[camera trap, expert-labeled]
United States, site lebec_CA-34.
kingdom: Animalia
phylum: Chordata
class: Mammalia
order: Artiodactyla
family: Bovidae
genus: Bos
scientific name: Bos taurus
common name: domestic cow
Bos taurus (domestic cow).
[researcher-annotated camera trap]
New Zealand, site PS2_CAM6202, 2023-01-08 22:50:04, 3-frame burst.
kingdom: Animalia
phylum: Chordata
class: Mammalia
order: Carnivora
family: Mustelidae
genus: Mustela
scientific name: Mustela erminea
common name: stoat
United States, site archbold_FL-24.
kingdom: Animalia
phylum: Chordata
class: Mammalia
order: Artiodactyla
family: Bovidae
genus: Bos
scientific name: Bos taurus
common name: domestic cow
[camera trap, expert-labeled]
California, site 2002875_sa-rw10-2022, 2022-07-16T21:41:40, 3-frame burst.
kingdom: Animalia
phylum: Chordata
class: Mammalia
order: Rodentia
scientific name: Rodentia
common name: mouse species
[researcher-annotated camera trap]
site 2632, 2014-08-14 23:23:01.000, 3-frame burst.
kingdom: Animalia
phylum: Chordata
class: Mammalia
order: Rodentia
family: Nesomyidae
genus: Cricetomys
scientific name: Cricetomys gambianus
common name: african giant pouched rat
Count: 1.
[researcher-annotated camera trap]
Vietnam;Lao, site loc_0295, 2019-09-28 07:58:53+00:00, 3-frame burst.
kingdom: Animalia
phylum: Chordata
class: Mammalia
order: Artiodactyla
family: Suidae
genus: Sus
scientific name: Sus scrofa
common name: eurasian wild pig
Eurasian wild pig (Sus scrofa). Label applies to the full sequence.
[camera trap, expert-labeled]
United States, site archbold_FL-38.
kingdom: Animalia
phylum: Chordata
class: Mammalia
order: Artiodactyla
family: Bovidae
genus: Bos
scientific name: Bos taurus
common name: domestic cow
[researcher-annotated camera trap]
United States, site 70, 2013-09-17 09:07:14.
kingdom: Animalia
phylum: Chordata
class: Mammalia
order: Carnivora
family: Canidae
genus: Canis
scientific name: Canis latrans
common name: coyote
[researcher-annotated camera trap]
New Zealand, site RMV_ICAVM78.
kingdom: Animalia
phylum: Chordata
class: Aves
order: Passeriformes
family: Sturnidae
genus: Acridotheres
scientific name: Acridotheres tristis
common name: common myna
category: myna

• _Problem_
Without changing a word, print all of the entries above.

• _Answer below_
[camera trap, expert-labeled]
United States, site lebec_CA-34.
kingdom: Animalia
phylum: Chordata
class: Mammalia
order: Artiodactyla
family: Bovidae
genus: Bos
scientific name: Bos taurus
common name: domestic cow
Bos taurus (domestic cow).
[researcher-annotated camera trap]
New Zealand, site PS2_CAM6202, 2023-01-08 22:50:04, 3-frame burst.
kingdom: Animalia
phylum: Chordata
class: Mammalia
order: Carnivora
family: Mustelidae
genus: Mustela
scientific name: Mustela erminea
common name: stoat
United States, site archbold_FL-24.
kingdom: Animalia
phylum: Chordata
class: Mammalia
order: Artiodactyla
family: Bovidae
genus: Bos
scientific name: Bos taurus
common name: domestic cow
[camera trap, expert-labeled]
California, site 2002875_sa-rw10-2022, 2022-07-16T21:41:40, 3-frame burst.
kingdom: Animalia
phylum: Chordata
class: Mammalia
order: Rodentia
scientific name: Rodentia
common name: mouse species
[researcher-annotated camera trap]
site 2632, 2014-08-14 23:23:01.000, 3-frame burst.
kingdom: Animalia
phylum: Chordata
class: Mammalia
order: Rodentia
family: Nesomyidae
genus: Cricetomys
scientific name: Cricetomys gambianus
common name: african giant pouched rat
Count: 1.
[researcher-annotated camera trap]
Vietnam;Lao, site loc_0295, 2019-09-28 07:58:53+00:00, 3-frame burst.
kingdom: Animalia
phylum: Chordata
class: Mammalia
order: Artiodactyla
family: Suidae
genus: Sus
scientific name: Sus scrofa
common name: eurasian wild pig
Eurasian wild pig (Sus scrofa). Label applies to the full sequence.
[camera trap, expert-labeled]
United States, site archbold_FL-38.
kingdom: Animalia
phylum: Chordata
class: Mammalia
order: Artiodactyla
family: Bovidae
genus: Bos
scientific name: Bos taurus
common name: domestic cow
[researcher-annotated camera trap]
United States, site 70, 2013-09-17 09:07:14.
kingdom: Animalia
phylum: Chordata
class: Mammalia
order: Carnivora
family: Canidae
genus: Canis
scientific name: Canis latrans
common name: coyote
[researcher-annotated camera trap]
New Zealand, site RMV_ICAVM78.
kingdom: Animalia
phylum: Chordata
class: Aves
order: Passeriformes
family: Sturnidae
genus: Acridotheres
scientific name: Acridotheres tristis
common name: common myna
category: myna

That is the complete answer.